== Segment start ==

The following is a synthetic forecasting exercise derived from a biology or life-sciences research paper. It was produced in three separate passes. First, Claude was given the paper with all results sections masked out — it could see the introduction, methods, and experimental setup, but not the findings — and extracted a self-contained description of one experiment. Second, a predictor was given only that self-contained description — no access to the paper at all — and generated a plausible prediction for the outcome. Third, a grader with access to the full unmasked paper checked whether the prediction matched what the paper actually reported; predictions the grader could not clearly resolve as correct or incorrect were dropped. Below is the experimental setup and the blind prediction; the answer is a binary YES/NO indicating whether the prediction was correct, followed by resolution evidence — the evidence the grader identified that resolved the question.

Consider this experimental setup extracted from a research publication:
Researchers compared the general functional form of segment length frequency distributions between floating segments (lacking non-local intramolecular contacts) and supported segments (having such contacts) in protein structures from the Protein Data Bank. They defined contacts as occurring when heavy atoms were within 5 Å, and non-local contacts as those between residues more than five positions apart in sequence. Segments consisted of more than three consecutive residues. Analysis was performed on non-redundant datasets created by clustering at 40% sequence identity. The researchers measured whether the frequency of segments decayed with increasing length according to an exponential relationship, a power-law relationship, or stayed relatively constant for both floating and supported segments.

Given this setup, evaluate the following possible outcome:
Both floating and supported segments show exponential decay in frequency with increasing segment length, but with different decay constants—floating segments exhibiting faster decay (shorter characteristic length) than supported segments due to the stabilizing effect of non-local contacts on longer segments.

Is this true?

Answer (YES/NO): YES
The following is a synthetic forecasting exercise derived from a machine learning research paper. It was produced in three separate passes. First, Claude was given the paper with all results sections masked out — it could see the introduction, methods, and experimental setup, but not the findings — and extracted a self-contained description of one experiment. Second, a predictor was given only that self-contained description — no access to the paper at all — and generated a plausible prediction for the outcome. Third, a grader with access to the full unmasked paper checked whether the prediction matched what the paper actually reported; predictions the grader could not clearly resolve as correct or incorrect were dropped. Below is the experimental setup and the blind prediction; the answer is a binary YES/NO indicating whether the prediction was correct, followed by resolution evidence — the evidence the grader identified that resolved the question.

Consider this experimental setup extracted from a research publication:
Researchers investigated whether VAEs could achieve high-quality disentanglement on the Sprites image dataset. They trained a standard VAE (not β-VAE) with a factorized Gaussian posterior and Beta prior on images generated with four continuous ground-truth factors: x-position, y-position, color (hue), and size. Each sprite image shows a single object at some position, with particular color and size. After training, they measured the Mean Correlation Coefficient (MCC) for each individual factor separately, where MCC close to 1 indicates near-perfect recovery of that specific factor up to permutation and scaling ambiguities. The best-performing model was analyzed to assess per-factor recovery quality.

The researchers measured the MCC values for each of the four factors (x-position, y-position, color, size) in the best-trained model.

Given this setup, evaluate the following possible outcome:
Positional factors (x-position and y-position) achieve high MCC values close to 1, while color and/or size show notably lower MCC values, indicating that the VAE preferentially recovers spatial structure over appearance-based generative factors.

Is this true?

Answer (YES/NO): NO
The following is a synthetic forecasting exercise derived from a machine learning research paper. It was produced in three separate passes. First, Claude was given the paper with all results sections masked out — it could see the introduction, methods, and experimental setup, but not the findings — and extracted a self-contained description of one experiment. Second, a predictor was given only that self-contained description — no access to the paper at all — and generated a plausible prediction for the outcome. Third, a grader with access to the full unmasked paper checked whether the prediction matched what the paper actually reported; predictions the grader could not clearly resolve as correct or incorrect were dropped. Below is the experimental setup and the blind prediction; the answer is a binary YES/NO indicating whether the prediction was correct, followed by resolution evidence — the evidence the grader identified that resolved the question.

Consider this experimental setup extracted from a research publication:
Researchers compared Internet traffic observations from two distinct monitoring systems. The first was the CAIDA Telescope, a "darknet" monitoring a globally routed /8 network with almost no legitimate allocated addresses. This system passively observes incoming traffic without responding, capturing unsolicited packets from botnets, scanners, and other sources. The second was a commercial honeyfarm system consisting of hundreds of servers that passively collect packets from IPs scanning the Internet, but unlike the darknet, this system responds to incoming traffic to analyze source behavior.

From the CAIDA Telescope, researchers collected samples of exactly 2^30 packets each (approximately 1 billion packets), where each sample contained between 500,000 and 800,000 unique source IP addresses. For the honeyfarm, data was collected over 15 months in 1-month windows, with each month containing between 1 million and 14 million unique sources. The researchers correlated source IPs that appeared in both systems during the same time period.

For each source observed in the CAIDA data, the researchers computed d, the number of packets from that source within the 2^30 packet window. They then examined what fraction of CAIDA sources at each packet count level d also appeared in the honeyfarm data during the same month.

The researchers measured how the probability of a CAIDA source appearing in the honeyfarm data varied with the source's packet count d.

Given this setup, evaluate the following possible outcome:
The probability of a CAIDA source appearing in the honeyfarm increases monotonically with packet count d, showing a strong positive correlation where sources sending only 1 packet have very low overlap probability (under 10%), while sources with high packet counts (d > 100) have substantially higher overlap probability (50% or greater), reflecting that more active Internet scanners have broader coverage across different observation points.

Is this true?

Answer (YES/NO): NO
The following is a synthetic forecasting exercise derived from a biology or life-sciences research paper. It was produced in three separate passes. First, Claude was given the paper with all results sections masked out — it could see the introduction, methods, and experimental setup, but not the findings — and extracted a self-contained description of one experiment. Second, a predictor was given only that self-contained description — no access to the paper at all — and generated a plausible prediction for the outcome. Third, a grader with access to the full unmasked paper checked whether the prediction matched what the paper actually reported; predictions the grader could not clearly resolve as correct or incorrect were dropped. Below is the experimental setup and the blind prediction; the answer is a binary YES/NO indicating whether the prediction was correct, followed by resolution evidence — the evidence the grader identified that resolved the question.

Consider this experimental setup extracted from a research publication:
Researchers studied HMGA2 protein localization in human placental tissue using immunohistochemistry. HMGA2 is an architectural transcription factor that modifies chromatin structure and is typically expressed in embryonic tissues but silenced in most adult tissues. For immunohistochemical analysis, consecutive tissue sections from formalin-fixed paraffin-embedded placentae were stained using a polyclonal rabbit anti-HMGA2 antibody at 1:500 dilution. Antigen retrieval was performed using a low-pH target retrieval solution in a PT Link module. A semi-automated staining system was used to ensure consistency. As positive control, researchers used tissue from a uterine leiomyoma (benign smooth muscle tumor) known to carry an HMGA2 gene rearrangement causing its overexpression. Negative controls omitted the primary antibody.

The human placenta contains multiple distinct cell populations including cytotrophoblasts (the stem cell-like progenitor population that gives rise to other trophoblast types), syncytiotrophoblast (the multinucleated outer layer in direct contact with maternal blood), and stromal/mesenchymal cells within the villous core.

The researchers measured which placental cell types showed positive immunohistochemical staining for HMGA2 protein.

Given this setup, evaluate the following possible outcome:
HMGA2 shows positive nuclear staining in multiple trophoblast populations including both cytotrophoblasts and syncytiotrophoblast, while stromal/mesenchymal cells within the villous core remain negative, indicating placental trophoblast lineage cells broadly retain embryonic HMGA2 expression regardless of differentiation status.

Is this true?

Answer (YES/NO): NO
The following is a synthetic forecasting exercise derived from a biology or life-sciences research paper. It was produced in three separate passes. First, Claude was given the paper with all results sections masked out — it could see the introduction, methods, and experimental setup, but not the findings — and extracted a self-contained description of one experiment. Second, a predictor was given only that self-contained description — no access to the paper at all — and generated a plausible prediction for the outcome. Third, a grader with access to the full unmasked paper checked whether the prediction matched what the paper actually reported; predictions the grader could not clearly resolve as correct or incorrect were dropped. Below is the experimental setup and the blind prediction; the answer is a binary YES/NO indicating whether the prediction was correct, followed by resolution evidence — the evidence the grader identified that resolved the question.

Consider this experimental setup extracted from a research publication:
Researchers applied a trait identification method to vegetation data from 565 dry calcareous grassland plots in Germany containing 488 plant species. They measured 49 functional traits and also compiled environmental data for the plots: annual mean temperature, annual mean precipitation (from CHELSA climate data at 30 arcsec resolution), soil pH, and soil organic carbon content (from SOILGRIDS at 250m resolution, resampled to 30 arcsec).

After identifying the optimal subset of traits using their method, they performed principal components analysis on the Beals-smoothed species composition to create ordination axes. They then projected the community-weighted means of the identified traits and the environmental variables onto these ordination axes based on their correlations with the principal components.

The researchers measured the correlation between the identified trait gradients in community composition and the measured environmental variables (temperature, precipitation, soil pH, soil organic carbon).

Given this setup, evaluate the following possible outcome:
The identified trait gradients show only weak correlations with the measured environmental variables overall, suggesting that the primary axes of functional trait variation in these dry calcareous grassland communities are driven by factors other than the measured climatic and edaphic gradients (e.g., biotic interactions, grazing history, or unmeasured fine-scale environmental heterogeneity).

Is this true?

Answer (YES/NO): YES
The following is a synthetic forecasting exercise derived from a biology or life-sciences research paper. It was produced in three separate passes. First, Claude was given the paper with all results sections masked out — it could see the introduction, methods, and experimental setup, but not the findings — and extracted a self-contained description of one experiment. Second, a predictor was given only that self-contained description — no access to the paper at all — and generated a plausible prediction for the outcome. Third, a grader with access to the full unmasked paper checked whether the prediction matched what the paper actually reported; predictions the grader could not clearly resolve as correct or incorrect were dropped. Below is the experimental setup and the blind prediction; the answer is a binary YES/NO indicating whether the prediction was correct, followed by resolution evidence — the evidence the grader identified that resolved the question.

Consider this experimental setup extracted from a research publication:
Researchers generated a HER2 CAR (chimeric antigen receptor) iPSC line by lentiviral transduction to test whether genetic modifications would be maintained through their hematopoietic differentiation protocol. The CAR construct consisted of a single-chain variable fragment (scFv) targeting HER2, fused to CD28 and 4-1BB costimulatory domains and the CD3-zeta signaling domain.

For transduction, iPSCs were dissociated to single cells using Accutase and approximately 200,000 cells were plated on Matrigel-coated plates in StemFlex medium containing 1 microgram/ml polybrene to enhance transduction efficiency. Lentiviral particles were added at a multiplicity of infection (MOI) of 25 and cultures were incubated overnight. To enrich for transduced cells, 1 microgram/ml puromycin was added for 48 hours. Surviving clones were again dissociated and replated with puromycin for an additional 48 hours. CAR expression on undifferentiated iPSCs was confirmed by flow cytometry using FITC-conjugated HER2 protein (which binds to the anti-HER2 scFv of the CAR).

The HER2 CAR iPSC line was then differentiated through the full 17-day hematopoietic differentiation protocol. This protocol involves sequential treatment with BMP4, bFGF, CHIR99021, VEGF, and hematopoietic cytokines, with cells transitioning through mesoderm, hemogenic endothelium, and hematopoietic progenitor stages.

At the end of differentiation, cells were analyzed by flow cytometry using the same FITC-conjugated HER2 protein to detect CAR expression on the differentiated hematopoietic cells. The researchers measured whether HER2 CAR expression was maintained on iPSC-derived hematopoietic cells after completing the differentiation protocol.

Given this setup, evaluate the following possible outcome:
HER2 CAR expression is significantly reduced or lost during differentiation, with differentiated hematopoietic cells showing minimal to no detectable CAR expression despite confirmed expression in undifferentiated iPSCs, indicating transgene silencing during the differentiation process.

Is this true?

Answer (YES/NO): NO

== Segment end ==

**YOUR TASK**. Lines containing the word "community": how many are there in the data above? Reply with only that number.

**FINAL ANSWER**. 2